Page excerpt Start Marker
This document provides detailed instructions on how to run inference and create demos using the compiled large language models (LLMs) on the Huawei Kunpeng 920 platform.
- Introduction
- Prerequisites
- Running CLI Demos
- Running Web Demos
- Performance Monitoring
- Troubleshooting
After compiling the inference engines and converting your models, the next step is to run inference and create demos. This allows you to interact with the model, test its capabilities, and showcase its performance on the Huawei Kunpeng 920 platform.
Ensure you have:
- Compiled inference engines (ChatGLM.cpp, Qwen.cpp, etc.)
- Converted and quantized model files
- Python 3.8+ with necessary libraries installed
Install required Python libraries:
pip install gradio transformers torch
To run the ChatGLM model in interactive mode:
cd chatglm.cpp
./build/bin/main -m chatglm-ggml.bin -i
For a single prompt:
./build/bin/main -m chatglm-ggml.bin -p "Hello, how are you?"
To run the Baichuan model:
cd chatglm.cpp
./build/bin/main -m baichuan13btcm0-ggml.bin -i
You can adjust parameters like temperature and top_p:
python3 examples/cli_demo.py -m baichuan13btcm0-ggml.bin -p "你好" --temp 0.8 --top_p 0.8
For Qwen models:
cd qwen.cpp
./build/bin/main -m qwen1b-ggml.bin --tiktoken "/path/to/qwen/tokenizer/qwen.tiktoken" -i
You can create web demos using Gradio. Here's an example for ChatGLM:
cd chatglm.cpp/examples
python3 web_demo.py -m ../chatglm-ggml.bin
For Baichuan:
python3 web_demo.py -m ../baichuan13btcm0-ggml.bin
These commands will start a local web server. You can access the demo through your web browser.
To make your demo accessible from the internet, you can use tools like ngrok:
ngrok http 7860
Replace 7860 with the port number your Gradio app is running on.
While running inference, it's crucial to monitor system performance:
# Monitor CPU usage
top
# Monitor memory usage
free -h
# Monitor disk I/O
iostat -x 1
For more detailed profiling, you can use tools like perf
:
perf record -g ./build/bin/main -m model-ggml.bin -p "Your prompt here"
Page excerpt End Marker
Extracted entries Start Marker
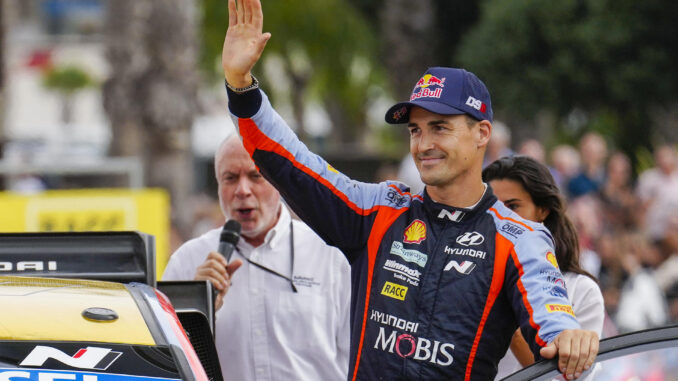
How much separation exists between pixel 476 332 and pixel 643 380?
18.9 inches

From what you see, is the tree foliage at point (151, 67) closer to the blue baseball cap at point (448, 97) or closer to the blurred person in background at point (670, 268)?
the blurred person in background at point (670, 268)

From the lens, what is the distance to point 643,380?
3.16 m

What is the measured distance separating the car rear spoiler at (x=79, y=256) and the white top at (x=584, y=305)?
4.12ft

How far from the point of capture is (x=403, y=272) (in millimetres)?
3477

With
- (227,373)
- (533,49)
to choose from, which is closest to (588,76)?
(533,49)

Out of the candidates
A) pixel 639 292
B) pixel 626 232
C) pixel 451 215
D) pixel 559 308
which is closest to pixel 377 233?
pixel 451 215

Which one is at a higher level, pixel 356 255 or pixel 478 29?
pixel 478 29

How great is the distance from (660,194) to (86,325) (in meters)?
9.55

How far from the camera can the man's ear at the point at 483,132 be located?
3.61m

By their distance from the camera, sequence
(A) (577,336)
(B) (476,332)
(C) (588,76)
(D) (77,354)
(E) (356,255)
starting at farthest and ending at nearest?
1. (C) (588,76)
2. (E) (356,255)
3. (B) (476,332)
4. (A) (577,336)
5. (D) (77,354)

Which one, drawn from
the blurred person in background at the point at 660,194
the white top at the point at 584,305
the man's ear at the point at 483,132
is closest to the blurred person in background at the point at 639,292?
the blurred person in background at the point at 660,194

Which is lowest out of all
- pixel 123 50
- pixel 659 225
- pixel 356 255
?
pixel 659 225

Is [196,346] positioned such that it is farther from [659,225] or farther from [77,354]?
[659,225]

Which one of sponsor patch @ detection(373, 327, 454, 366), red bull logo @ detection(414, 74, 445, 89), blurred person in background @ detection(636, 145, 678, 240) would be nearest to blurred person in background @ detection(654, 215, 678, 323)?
blurred person in background @ detection(636, 145, 678, 240)
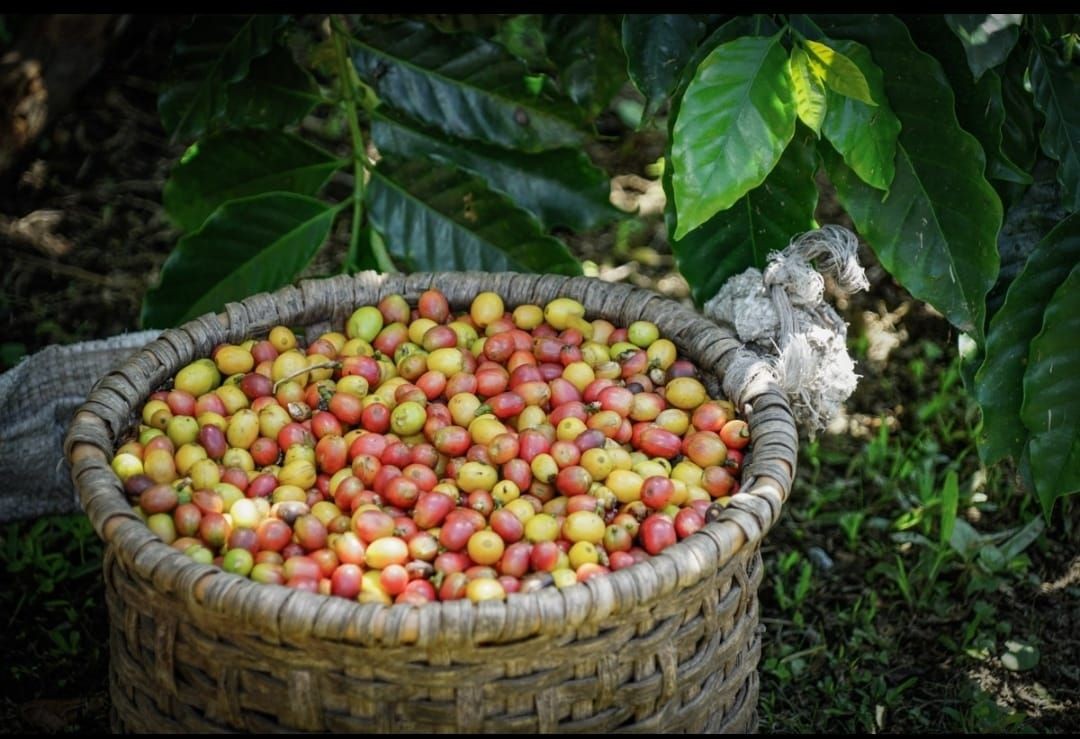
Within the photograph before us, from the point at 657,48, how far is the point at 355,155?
0.76 metres

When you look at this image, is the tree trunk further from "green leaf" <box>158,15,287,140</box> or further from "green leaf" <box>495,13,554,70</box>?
"green leaf" <box>495,13,554,70</box>

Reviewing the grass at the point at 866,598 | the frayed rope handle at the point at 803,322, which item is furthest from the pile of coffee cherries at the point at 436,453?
the grass at the point at 866,598

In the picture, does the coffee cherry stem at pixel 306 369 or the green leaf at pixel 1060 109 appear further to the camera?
the green leaf at pixel 1060 109

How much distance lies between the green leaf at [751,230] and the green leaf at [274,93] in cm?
99

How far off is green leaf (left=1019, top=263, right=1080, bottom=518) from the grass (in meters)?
0.45

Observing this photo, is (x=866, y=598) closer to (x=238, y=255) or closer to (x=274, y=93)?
(x=238, y=255)

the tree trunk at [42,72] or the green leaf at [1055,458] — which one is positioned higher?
the tree trunk at [42,72]

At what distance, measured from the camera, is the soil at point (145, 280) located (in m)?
2.38

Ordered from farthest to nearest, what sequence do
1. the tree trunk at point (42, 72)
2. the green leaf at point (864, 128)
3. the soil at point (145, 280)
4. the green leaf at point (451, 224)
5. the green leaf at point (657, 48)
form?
the tree trunk at point (42, 72) → the green leaf at point (451, 224) → the soil at point (145, 280) → the green leaf at point (657, 48) → the green leaf at point (864, 128)

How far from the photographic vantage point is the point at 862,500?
281cm

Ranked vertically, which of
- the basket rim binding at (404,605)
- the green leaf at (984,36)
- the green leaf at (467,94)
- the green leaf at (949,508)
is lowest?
the green leaf at (949,508)

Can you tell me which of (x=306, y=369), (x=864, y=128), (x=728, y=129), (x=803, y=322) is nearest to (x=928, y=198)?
(x=864, y=128)

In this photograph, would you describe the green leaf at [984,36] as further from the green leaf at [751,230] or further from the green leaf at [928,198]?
the green leaf at [751,230]

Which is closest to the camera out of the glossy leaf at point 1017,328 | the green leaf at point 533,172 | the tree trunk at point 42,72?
the glossy leaf at point 1017,328
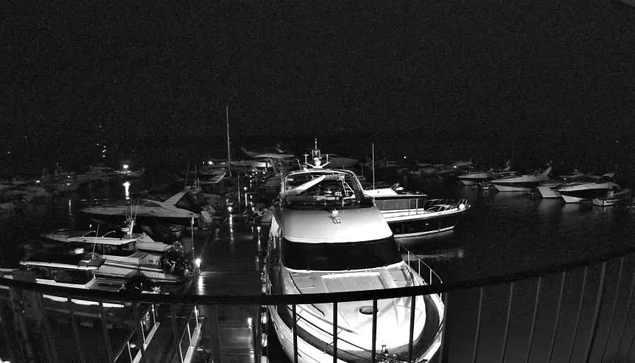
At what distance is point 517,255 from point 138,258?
61.6 ft

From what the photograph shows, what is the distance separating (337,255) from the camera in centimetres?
708

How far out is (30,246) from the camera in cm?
1838

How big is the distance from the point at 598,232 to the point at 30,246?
32.5 meters

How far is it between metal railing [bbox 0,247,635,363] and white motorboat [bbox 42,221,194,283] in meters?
1.27

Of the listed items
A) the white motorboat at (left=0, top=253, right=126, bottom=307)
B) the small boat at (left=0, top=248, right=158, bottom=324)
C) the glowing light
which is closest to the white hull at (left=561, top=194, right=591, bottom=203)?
the small boat at (left=0, top=248, right=158, bottom=324)

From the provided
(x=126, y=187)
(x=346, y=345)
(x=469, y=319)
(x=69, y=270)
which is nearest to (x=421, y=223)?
(x=469, y=319)

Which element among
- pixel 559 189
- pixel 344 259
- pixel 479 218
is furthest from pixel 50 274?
pixel 559 189

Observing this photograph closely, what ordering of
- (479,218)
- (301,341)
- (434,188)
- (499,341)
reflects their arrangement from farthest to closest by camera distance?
(434,188), (479,218), (499,341), (301,341)

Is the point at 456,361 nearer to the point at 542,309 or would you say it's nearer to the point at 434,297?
the point at 542,309

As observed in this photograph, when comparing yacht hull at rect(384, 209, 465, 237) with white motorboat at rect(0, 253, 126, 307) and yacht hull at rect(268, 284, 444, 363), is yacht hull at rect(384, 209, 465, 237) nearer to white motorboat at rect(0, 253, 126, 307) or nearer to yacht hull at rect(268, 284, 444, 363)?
white motorboat at rect(0, 253, 126, 307)

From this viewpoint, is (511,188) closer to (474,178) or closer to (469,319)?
(474,178)

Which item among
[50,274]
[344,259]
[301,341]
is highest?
[344,259]

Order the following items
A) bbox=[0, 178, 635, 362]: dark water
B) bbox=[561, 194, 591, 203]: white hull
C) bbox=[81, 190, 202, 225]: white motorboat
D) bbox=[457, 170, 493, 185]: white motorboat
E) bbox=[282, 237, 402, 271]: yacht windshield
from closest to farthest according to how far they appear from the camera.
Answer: bbox=[282, 237, 402, 271]: yacht windshield < bbox=[0, 178, 635, 362]: dark water < bbox=[81, 190, 202, 225]: white motorboat < bbox=[561, 194, 591, 203]: white hull < bbox=[457, 170, 493, 185]: white motorboat

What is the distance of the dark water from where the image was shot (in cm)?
1245
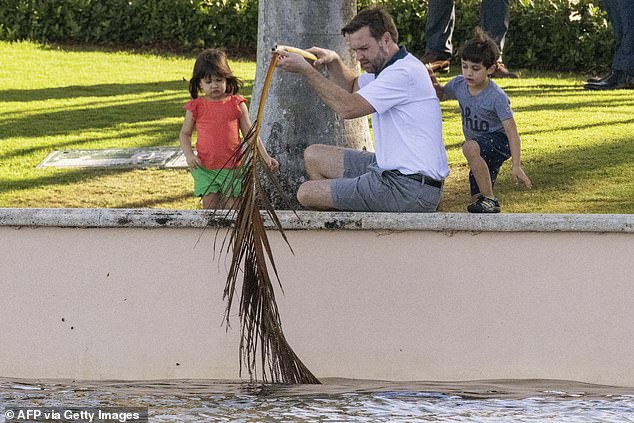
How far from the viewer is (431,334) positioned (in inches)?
253

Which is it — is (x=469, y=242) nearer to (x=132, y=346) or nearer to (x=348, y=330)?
(x=348, y=330)

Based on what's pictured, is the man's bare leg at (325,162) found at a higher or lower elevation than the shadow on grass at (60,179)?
higher

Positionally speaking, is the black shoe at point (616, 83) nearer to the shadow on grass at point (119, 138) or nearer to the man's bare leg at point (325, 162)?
the shadow on grass at point (119, 138)

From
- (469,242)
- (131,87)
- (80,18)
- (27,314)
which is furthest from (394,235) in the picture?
(80,18)

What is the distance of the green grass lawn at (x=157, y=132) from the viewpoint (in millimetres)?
8391

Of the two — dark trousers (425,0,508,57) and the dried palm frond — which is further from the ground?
dark trousers (425,0,508,57)

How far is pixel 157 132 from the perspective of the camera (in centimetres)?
1022

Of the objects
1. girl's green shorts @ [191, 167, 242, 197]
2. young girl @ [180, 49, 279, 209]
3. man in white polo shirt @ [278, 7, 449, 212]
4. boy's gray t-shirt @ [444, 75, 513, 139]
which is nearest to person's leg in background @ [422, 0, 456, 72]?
boy's gray t-shirt @ [444, 75, 513, 139]

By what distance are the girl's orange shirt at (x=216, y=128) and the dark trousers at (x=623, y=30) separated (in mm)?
4900

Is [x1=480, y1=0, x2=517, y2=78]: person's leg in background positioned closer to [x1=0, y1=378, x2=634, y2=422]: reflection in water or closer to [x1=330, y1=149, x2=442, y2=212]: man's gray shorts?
Result: [x1=330, y1=149, x2=442, y2=212]: man's gray shorts

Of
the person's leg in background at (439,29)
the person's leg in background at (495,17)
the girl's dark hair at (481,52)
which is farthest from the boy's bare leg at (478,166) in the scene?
the person's leg in background at (439,29)

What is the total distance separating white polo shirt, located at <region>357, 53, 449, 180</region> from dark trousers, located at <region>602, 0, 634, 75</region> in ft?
16.2

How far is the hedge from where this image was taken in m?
13.9

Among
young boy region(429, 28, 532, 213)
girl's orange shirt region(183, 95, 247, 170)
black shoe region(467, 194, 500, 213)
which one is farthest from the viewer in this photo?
girl's orange shirt region(183, 95, 247, 170)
Extracted entries End Marker
Tasks to perform:
1. Answer these questions about the Kunpeng 920 inference guide, one per line, with the same letters.
(a) What version of Python does the guide list among the prerequisites?
(b) Which tool does the guide suggest for making a demo accessible from the internet?
(c) What command does the guide give for monitoring memory usage?
2. Resume the Kunpeng 920 inference guide right after its final command line, in the same style.

Answers by item number:
1.
(a) Python 3.8+
(b) ngrok
(c) free -h

2.
perf report
-
Out of memory errors: If you encounter out of memory errors, try using a more aggressive quantization method or reduce the context size if your model supports it.
-
Slow inference: Ensure you're using optimized builds (
Release
mode). Also, check if all CPU cores are being utilized. -
Incorrect outputs: Verify that you're using the correct model file and that the conversion process completed successfully. Compare outputs with the original non-quantized model.
-
Gradio interface not loading: Ensure all required Python packages are installed and up to date. Check your firewall settings if accessing remotely.
-
Tokenizer errors: For models like Qwen, ensure you're providing the correct path to the tokenizer file.
Remember to always refer to the most recent documentation of the respective model repositories, as procedures may change with new updates.
By following these instructions, you should be able to successfully run inference and create demos for your LLMs on the Huawei Kunpeng 920 platform. This will allow you to interact with the models, evaluate their performance, and showcase their capabilities.